Lutherans aren’t the only ones who distinguish between themselves with letter acronyms. The Reformed do too, particularly the Presbyterians. They have PCUSA, PCA, and OPC. This corresponds to Lutherans ELCA, LCMS, and ELS. I’d never been to an OPC that’s Orthodox Presbyterian Church. I have now in a fashion.
I was all set to go to the OPC church near me – go ahead I dare you to type that into Google. It was Providence Presbyterian Church, Pflugerville for me. I went there at the appointed time on 12-27-20. There website said they were having services, but when I got there I found one car 5 minutes before service. At 2 minutes before, there was 5 cars; mine being the 5th. I opted to stream the service which the website said I could do, but I couldn’t. That’s how I ended up streaming Redeemer Presbyterian (OPC), Grand Rapids, MI.
First, the good and the bad then the ugly. The preacher’s insight that Jesus is just a piece of the world’s Christmas whereas for Christians He is Christmas. Jesus is just one place you can place your hope in the world’s Christmas, not the place. That will preach as we say.
He preached on the Presentation and said Luke presents Jesus subtly, sustained, and spiritual. This too could preach, but that last part devolved into: “Is the Holy Spirit working in your heart as He was in Simeon’s? Do you feel it? Do you have a sense of Him working in you?” This mirrored what was said in the corporate confession.
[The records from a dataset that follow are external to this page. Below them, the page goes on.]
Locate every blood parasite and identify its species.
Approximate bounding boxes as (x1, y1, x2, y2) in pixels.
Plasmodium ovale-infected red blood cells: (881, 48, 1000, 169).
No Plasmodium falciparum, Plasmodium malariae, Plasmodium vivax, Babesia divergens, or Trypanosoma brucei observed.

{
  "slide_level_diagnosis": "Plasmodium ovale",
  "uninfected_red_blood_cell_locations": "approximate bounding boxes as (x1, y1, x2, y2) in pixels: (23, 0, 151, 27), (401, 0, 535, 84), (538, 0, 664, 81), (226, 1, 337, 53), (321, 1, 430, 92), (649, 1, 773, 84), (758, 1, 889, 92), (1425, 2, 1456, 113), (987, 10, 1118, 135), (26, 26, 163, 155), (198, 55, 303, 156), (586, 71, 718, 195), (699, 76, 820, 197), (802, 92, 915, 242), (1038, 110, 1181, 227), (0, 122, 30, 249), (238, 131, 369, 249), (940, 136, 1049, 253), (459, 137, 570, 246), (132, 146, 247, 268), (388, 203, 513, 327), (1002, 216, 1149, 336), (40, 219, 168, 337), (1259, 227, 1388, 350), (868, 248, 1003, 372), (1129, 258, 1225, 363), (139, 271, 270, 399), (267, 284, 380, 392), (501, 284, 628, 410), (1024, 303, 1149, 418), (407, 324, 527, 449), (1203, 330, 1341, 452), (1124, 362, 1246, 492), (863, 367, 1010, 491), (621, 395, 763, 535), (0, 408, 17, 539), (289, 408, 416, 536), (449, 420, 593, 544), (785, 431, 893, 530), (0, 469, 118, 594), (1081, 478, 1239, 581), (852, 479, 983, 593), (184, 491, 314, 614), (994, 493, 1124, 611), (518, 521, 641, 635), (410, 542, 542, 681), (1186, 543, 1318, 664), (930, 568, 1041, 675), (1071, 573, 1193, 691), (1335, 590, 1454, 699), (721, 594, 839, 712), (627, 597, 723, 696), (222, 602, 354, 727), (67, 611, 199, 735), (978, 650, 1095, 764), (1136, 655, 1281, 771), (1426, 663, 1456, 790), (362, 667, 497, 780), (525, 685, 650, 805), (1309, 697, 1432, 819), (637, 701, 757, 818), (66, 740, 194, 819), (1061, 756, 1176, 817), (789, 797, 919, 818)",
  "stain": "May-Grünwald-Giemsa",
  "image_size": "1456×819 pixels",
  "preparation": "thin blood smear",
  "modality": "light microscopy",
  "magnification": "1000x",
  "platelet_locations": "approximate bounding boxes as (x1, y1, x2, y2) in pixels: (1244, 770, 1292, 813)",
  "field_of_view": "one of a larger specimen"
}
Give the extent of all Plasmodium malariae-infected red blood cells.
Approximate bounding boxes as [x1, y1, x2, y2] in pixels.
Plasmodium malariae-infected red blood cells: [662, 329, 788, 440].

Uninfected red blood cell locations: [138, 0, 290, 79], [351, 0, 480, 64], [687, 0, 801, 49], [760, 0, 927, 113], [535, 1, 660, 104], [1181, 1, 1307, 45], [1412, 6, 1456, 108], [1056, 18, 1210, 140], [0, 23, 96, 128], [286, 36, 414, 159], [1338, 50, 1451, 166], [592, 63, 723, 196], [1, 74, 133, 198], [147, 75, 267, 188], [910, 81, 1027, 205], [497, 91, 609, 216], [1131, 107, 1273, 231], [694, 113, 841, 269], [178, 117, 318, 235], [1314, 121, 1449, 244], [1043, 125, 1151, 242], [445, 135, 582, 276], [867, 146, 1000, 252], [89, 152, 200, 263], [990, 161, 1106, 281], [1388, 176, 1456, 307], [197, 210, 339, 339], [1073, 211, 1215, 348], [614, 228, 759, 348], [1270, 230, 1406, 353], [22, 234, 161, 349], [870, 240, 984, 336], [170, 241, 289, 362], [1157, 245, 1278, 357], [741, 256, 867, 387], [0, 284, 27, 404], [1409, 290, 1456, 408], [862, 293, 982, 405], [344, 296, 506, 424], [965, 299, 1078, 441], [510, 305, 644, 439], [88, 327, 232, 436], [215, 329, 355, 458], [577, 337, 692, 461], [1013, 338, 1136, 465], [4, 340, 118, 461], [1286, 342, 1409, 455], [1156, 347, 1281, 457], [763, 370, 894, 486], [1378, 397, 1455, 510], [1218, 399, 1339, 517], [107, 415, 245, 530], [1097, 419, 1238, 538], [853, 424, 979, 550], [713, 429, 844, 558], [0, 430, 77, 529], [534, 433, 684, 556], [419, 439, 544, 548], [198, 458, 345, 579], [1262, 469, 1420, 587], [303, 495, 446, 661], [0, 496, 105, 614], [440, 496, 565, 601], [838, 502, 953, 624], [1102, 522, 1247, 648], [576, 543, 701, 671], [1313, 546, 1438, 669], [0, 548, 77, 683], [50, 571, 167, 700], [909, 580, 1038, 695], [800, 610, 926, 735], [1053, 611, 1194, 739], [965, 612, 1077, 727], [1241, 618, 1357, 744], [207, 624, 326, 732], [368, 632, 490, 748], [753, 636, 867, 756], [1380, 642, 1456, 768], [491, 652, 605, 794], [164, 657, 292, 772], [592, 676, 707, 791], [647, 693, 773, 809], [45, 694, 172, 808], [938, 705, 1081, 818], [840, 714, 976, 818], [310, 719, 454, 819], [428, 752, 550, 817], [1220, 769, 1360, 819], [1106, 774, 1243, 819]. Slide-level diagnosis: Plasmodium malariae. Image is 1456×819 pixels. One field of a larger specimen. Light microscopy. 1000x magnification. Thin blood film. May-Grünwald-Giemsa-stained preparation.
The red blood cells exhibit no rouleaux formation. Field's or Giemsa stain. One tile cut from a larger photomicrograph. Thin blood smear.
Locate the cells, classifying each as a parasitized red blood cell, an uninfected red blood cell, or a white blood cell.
The pastor prayed that the Lord “might give us a fuller repentance.”
In answer to his questions: I don’t know if the Holy Spirit is working in my heart or is that my GERD. Do I sense the Holy Sprint working on me? Or is that the Devil, the World and my Flesh. For an antidote to drowning in such subjectivity, read the Smalcald Articles, III: IIII, Of Repentance, and III: VIII, Of Confession, 3-6, 9-10. O indulge yourself. Read the whole thing here: https://bookofconcord.org/smalcald-articles/part-iii/article-iii/ .
The good and the bad were rolled into one as it is always when we mix Law and Gospel, but ugly was the form. Granted this might have been a TV stage, but I didn’t get that impression. Poinsettias abounded; there was no cross in sight, unlit Christmas Trees flanked the altar. On the altar was an earthenware pitcher and a loaf of bread. The pulpit was directly in front of this. As the preacher and pray-ers (There were two; I don’t know if they were ordained or not.) moved and gesticulated, the symbols of the Lord’s Supper flashed in and out of the camera.
The prayer of intercession rivaled the sermon for length. The pastor gestured emphatically with his hands, modulated his voice, moved about behind the front and center pulpit, yet his eyes remained closed! This prayer of intercession turned into confession and assurance of pardon, so the Gospel was here, but no indicative absolution. Several times in the prayer he said, “as noted in our bulletin.” Was he telling God this?
Was all before my eyes merely form or was it indicative of substance? Front and center was a symbol of the Lord’s Supper, but they didn’t have a Reformed Supper neither did he mention it. Standing in front of the ‘altar’ and the symbol on it was a man who even when praying to God was preaching to men. There is theology not just in the words we pray but in the posture, gestures, and stance – see Luke 18, the Pharisee and the Publican. If you’re altar is not a place of the Real Presence, then you’re not turning your back on God when you pray. Still what does it say when you face people while you pray?
I’ve been to one each of the PCUSA, PCA, and OPC. The PCUSA was one of the few churches I’ve visited that I couldn’t say there was enough remaining of Gospel or Sacraments to be Christian. The PCA was a hodgepodge of liturgy and song that seemed particular to that local congregation. The OPC was less liturgy but more orderly – if that makes sense.
However, the OPC service brought home the fact that prayer is the main Means of Grace for the Reformed. But it’s a particular type: a prayer of absolute submission. This is apparent in both classic Reformed and the Evangelicals.
They draw comfort and encouragement from submitting to God, His will, His way. Contrast this to what at last frees Christian and Hopeful from the Giant Despair in Pilgrim’s Progress: the key to the Castle of Despair is called Promise. It’s God doing, gifting, giving, not their surrendering, submitting, or acknowledging.
By the way, who else’s main way of worshipping is submitting? Muslims. Islam means ‘submission.’ Hmmm.